**TASK ITEM:** Every line of the material must be copied exactly, from the first to the last.

**SUPPLIED INFORMATION:**
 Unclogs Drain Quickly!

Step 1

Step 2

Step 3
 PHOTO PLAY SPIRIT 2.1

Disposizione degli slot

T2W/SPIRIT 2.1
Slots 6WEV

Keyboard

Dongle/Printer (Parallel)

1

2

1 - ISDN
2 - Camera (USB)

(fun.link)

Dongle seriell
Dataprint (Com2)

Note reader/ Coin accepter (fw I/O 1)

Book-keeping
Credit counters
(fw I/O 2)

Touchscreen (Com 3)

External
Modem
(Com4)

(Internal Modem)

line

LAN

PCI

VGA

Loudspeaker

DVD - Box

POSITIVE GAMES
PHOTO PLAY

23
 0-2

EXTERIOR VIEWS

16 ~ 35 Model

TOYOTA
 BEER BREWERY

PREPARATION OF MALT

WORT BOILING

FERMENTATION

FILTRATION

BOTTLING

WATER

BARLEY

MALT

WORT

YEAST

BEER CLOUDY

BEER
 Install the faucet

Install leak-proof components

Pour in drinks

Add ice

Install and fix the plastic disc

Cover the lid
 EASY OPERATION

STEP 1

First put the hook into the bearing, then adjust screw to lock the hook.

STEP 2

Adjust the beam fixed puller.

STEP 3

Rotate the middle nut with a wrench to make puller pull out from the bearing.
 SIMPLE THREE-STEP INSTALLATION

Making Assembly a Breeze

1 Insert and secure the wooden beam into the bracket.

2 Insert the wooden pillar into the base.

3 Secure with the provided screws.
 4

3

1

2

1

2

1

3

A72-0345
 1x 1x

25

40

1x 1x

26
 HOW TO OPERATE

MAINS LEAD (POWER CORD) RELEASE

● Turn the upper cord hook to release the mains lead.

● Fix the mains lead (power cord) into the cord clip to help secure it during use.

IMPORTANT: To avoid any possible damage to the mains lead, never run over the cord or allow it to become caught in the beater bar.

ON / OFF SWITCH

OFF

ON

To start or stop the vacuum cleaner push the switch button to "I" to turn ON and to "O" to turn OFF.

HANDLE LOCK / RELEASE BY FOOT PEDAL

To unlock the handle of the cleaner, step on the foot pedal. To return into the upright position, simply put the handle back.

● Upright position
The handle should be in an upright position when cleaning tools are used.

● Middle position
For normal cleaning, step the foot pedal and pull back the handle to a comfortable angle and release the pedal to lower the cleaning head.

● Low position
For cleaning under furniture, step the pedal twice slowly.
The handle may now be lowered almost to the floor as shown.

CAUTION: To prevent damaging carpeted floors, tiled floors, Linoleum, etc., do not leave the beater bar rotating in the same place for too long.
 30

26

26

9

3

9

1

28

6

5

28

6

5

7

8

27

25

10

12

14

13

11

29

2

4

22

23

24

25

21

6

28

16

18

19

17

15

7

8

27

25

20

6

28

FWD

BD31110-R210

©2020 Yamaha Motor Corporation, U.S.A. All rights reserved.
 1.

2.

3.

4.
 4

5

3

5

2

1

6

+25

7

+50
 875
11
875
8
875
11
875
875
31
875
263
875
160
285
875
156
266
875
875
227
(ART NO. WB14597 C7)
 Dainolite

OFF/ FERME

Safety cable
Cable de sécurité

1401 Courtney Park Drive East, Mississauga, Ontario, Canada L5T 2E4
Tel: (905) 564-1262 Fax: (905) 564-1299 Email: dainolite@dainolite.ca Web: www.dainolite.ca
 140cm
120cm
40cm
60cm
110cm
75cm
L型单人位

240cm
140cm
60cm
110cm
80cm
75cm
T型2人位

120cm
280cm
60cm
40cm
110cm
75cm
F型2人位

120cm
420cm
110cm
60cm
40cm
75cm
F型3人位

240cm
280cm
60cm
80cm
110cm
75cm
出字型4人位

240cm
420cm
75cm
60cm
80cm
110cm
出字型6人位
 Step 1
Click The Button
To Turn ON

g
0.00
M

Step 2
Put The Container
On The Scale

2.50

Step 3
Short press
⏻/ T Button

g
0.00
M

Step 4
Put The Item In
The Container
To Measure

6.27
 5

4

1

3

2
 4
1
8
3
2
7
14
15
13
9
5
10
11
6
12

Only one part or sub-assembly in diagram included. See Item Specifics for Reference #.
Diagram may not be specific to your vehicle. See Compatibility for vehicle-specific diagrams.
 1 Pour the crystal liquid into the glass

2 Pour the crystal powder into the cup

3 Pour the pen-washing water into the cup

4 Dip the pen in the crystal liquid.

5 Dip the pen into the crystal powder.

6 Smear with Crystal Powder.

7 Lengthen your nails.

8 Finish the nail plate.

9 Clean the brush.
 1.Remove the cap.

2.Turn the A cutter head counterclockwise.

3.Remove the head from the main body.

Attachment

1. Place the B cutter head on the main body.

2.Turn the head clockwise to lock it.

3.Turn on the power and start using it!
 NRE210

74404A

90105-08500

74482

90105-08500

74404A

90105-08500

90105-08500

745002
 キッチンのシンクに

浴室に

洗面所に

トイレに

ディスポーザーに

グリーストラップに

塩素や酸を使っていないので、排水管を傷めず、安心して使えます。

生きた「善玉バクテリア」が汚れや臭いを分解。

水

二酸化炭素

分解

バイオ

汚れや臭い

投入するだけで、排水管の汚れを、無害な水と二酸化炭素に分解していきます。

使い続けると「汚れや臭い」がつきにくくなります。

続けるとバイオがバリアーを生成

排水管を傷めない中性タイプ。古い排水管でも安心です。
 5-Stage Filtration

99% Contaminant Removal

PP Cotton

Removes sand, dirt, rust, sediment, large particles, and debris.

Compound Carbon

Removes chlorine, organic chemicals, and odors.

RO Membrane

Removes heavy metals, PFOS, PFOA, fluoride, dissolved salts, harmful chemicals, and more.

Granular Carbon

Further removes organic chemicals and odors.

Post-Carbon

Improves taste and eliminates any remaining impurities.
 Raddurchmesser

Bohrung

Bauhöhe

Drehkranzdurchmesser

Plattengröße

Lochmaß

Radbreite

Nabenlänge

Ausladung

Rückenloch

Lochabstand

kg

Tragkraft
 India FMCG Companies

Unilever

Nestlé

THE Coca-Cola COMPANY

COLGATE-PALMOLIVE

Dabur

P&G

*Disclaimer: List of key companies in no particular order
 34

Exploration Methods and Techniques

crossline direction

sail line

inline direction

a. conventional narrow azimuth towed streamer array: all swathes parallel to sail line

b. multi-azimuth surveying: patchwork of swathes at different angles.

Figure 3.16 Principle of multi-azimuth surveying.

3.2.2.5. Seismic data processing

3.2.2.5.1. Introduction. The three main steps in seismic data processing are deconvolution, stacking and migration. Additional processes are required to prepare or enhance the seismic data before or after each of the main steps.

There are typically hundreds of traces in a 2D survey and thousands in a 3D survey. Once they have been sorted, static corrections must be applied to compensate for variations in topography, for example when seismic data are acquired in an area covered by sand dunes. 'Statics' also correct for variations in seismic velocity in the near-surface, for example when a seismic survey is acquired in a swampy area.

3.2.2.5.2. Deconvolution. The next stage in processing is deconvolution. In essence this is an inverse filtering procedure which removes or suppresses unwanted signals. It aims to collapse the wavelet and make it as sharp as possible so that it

**OUTPUT BELOW:**
 Unclogs Drain Quickly!

Step 1

Step 2

Step 3
 PHOTO PLAY SPIRIT 2.1

Disposizione degli slot

T2W/SPIRIT 2.1
Slots 6WEV

Keyboard

Dongle/Printer (Parallel)

1

2

1 - ISDN
2 - Camera (USB)

(fun.link)

Dongle seriell
Dataprint (Com2)

Note reader/ Coin accepter (fw I/O 1)

Book-keeping
Credit counters
(fw I/O 2)

Touchscreen (Com 3)

External
Modem
(Com4)

(Internal Modem)

line

LAN

PCI

VGA

Loudspeaker

DVD - Box

POSITIVE GAMES
PHOTO PLAY

23
 0-2

EXTERIOR VIEWS

16 ~ 35 Model

TOYOTA
 BEER BREWERY

PREPARATION OF MALT

WORT BOILING

FERMENTATION

FILTRATION

BOTTLING

WATER

BARLEY

MALT

WORT

YEAST

BEER CLOUDY

BEER
 Install the faucet

Install leak-proof components

Pour in drinks

Add ice

Install and fix the plastic disc

Cover the lid
 EASY OPERATION

STEP 1

First put the hook into the bearing, then adjust screw to lock the hook.

STEP 2

Adjust the beam fixed puller.

STEP 3

Rotate the middle nut with a wrench to make puller pull out from the bearing.
 SIMPLE THREE-STEP INSTALLATION

Making Assembly a Breeze

1 Insert and secure the wooden beam into the bracket.

2 Insert the wooden pillar into the base.

3 Secure with the provided screws.
 4

3

1

2

1

2

1

3

A72-0345
 1x 1x

25

40

1x 1x

26
 HOW TO OPERATE

MAINS LEAD (POWER CORD) RELEASE

● Turn the upper cord hook to release the mains lead.

● Fix the mains lead (power cord) into the cord clip to help secure it during use.

IMPORTANT: To avoid any possible damage to the mains lead, never run over the cord or allow it to become caught in the beater bar.

ON / OFF SWITCH

OFF

ON

To start or stop the vacuum cleaner push the switch button to "I" to turn ON and to "O" to turn OFF.

HANDLE LOCK / RELEASE BY FOOT PEDAL

To unlock the handle of the cleaner, step on the foot pedal. To return into the upright position, simply put the handle back.

● Upright position
The handle should be in an upright position when cleaning tools are used.

● Middle position
For normal cleaning, step the foot pedal and pull back the handle to a comfortable angle and release the pedal to lower the cleaning head.

● Low position
For cleaning under furniture, step the pedal twice slowly.
The handle may now be lowered almost to the floor as shown.

CAUTION: To prevent damaging carpeted floors, tiled floors, Linoleum, etc., do not leave the beater bar rotating in the same place for too long.
 30

26

26

9

3

9

1

28

6

5

28

6

5

7

8

27

25

10

12

14

13

11

29

2

4

22

23

24

25

21

6

28

16

18

19

17

15

7

8

27

25

20

6

28

FWD

BD31110-R210

©2020 Yamaha Motor Corporation, U.S.A. All rights reserved.
 1.

2.

3.

4.
 4

5

3

5

2

1

6

+25

7

+50
 875
11
875
8
875
11
875
875
31
875
263
875
160
285
875
156
266
875
875
227
(ART NO. WB14597 C7)
 Dainolite

OFF/ FERME

Safety cable
Cable de sécurité

1401 Courtney Park Drive East, Mississauga, Ontario, Canada L5T 2E4
Tel: (905) 564-1262 Fax: (905) 564-1299 Email: dainolite@dainolite.ca Web: www.dainolite.ca
 140cm
120cm
40cm
60cm
110cm
75cm
L型单人位

240cm
140cm
60cm
110cm
80cm
75cm
T型2人位

120cm
280cm
60cm
40cm
110cm
75cm
F型2人位

120cm
420cm
110cm
60cm
40cm
75cm
F型3人位

240cm
280cm
60cm
80cm
110cm
75cm
出字型4人位

240cm
420cm
75cm
60cm
80cm
110cm
出字型6人位
 Step 1
Click The Button
To Turn ON

g
0.00
M

Step 2
Put The Container
On The Scale

2.50

Step 3
Short press
⏻/ T Button

g
0.00
M

Step 4
Put The Item In
The Container
To Measure

6.27
 5

4

1

3

2
 4
1
8
3
2
7
14
15
13
9
5
10
11
6
12

Only one part or sub-assembly in diagram included. See Item Specifics for Reference #.
Diagram may not be specific to your vehicle. See Compatibility for vehicle-specific diagrams.
 1 Pour the crystal liquid into the glass

2 Pour the crystal powder into the cup

3 Pour the pen-washing water into the cup

4 Dip the pen in the crystal liquid.

5 Dip the pen into the crystal powder.

6 Smear with Crystal Powder.

7 Lengthen your nails.

8 Finish the nail plate.

9 Clean the brush.
 1.Remove the cap.

2.Turn the A cutter head counterclockwise.

3.Remove the head from the main body.

Attachment

1. Place the B cutter head on the main body.

2.Turn the head clockwise to lock it.

3.Turn on the power and start using it!
 NRE210

74404A

90105-08500

74482

90105-08500

74404A

90105-08500

90105-08500

745002
 キッチンのシンクに

浴室に

洗面所に

トイレに

ディスポーザーに

グリーストラップに

塩素や酸を使っていないので、排水管を傷めず、安心して使えます。

生きた「善玉バクテリア」が汚れや臭いを分解。

水

二酸化炭素

分解

バイオ

汚れや臭い

投入するだけで、排水管の汚れを、無害な水と二酸化炭素に分解していきます。

使い続けると「汚れや臭い」がつきにくくなります。

続けるとバイオがバリアーを生成

排水管を傷めない中性タイプ。古い排水管でも安心です。
 5-Stage Filtration

99% Contaminant Removal

PP Cotton

Removes sand, dirt, rust, sediment, large particles, and debris.

Compound Carbon

Removes chlorine, organic chemicals, and odors.

RO Membrane

Removes heavy metals, PFOS, PFOA, fluoride, dissolved salts, harmful chemicals, and more.

Granular Carbon

Further removes organic chemicals and odors.

Post-Carbon

Improves taste and eliminates any remaining impurities.
 Raddurchmesser

Bohrung

Bauhöhe

Drehkranzdurchmesser

Plattengröße

Lochmaß

Radbreite

Nabenlänge

Ausladung

Rückenloch

Lochabstand

kg

Tragkraft
 India FMCG Companies

Unilever

Nestlé

THE Coca-Cola COMPANY

COLGATE-PALMOLIVE

Dabur

P&G

*Disclaimer: List of key companies in no particular order
 34

Exploration Methods and Techniques

crossline direction

sail line

inline direction

a. conventional narrow azimuth towed streamer array: all swathes parallel to sail line

b. multi-azimuth surveying: patchwork of swathes at different angles.

Figure 3.16 Principle of multi-azimuth surveying.

3.2.2.5. Seismic data processing

3.2.2.5.1. Introduction. The three main steps in seismic data processing are deconvolution, stacking and migration. Additional processes are required to prepare or enhance the seismic data before or after each of the main steps.

There are typically hundreds of traces in a 2D survey and thousands in a 3D survey. Once they have been sorted, static corrections must be applied to compensate for variations in topography, for example when seismic data are acquired in an area covered by sand dunes. 'Statics' also correct for variations in seismic velocity in the near-surface, for example when a seismic survey is acquired in a swampy area.

3.2.2.5.2. Deconvolution. The next stage in processing is deconvolution. In essence this is an inverse filtering procedure which removes or suppresses unwanted signals. It aims to collapse the wavelet and make it as sharp as possible so that it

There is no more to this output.